Revise the Gloucester fishing-port passage from "Our ongoing series on" to "fillets for McDonald's." by changing "freighter" to "trawler".
**** Exercise passage ****
Gloucester at the Crossroads

Air Date: Week of

Our ongoing series on the nation's oldest fishing port continues with a story of pollock and politics. Producer Sandy Tolan describes what happened when a Russian freighter came to port, and an anonymous tip to customs officials scuttled Gloucester's plans to make fish fillets for McDonald's.

Transcript

CURWOOD: In Gloucester, Massachusetts, folks who still go to sea in their ships insist the fish are coming back. They point to increased investment on the waterfront, including a new fish auction that has spurred Gloucester's landings. But for others, maintaining a working port that isn't about gambling boats or whale watches remains a challenge. To keep the city in fish, even some of the more creative ideas face formidable obstacles. This is the story of one such endeavor, a Russian freighter that came to Gloucester, and how grand plans for the ship's cargo ran aground in America's oldest seaport. Sandy Tolan has the latest installment in our ongoing series, Gloucester at the Crossroads.

(Surf and gulls)
**** Supplied records ****
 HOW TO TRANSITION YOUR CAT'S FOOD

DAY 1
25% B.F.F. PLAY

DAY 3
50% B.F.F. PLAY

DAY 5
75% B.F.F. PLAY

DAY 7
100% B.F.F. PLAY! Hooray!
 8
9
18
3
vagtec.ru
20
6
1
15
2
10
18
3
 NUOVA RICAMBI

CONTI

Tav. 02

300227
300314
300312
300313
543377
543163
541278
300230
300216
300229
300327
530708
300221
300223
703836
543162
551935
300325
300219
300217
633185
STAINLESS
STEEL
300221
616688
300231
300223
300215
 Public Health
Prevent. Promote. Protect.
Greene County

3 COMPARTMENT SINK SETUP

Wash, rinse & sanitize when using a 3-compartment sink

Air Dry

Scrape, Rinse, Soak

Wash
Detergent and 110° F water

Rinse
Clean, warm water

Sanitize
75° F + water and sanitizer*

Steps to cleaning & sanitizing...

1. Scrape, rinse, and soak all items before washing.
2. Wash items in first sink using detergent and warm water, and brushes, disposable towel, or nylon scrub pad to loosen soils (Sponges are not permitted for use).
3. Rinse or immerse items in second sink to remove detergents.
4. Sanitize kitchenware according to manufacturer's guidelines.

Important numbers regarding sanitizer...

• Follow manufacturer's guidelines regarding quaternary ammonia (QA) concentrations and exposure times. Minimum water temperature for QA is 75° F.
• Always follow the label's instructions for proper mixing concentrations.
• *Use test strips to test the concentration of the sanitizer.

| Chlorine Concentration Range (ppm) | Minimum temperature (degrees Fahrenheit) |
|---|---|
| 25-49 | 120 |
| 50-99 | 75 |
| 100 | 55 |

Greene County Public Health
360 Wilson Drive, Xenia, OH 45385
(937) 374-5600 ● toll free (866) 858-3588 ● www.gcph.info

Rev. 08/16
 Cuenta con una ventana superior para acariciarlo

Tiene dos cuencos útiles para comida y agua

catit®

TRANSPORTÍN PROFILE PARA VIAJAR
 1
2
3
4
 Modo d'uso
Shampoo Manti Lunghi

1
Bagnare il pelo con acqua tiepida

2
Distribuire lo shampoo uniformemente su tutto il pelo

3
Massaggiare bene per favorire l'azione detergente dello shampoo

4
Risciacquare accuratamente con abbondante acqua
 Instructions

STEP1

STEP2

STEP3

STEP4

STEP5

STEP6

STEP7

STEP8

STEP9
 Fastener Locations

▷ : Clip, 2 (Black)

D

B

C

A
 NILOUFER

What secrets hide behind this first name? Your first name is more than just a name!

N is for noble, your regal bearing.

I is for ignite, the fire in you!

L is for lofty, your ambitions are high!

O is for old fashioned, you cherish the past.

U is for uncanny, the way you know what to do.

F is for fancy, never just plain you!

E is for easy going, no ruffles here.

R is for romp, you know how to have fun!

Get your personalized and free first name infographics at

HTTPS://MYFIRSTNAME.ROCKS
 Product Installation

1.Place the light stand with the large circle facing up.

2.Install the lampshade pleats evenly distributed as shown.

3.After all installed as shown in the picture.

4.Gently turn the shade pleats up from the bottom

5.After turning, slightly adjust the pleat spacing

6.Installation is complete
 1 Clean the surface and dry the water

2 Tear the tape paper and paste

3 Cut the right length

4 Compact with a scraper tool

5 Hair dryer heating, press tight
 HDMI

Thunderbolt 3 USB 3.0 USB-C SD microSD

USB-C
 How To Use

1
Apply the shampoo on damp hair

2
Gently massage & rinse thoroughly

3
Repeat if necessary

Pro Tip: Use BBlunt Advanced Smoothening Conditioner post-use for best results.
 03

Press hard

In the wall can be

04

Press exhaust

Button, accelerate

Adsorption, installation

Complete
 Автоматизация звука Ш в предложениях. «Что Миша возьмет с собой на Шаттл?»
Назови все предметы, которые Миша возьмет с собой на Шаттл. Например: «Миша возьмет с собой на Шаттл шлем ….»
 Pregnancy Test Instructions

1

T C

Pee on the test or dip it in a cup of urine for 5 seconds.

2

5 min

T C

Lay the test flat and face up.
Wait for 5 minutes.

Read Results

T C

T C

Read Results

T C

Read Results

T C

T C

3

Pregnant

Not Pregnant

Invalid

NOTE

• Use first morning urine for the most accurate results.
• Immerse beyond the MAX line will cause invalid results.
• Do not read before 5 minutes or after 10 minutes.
****
◆ **Task solution**:
Our ongoing series on the nation's oldest fishing port continues with a story of pollock and politics. Producer Sandy Tolan describes what happened when a Russian trawler came to port, and an anonymous tip to customs officials scuttled Gloucester's plans to make fish fillets for McDonald's.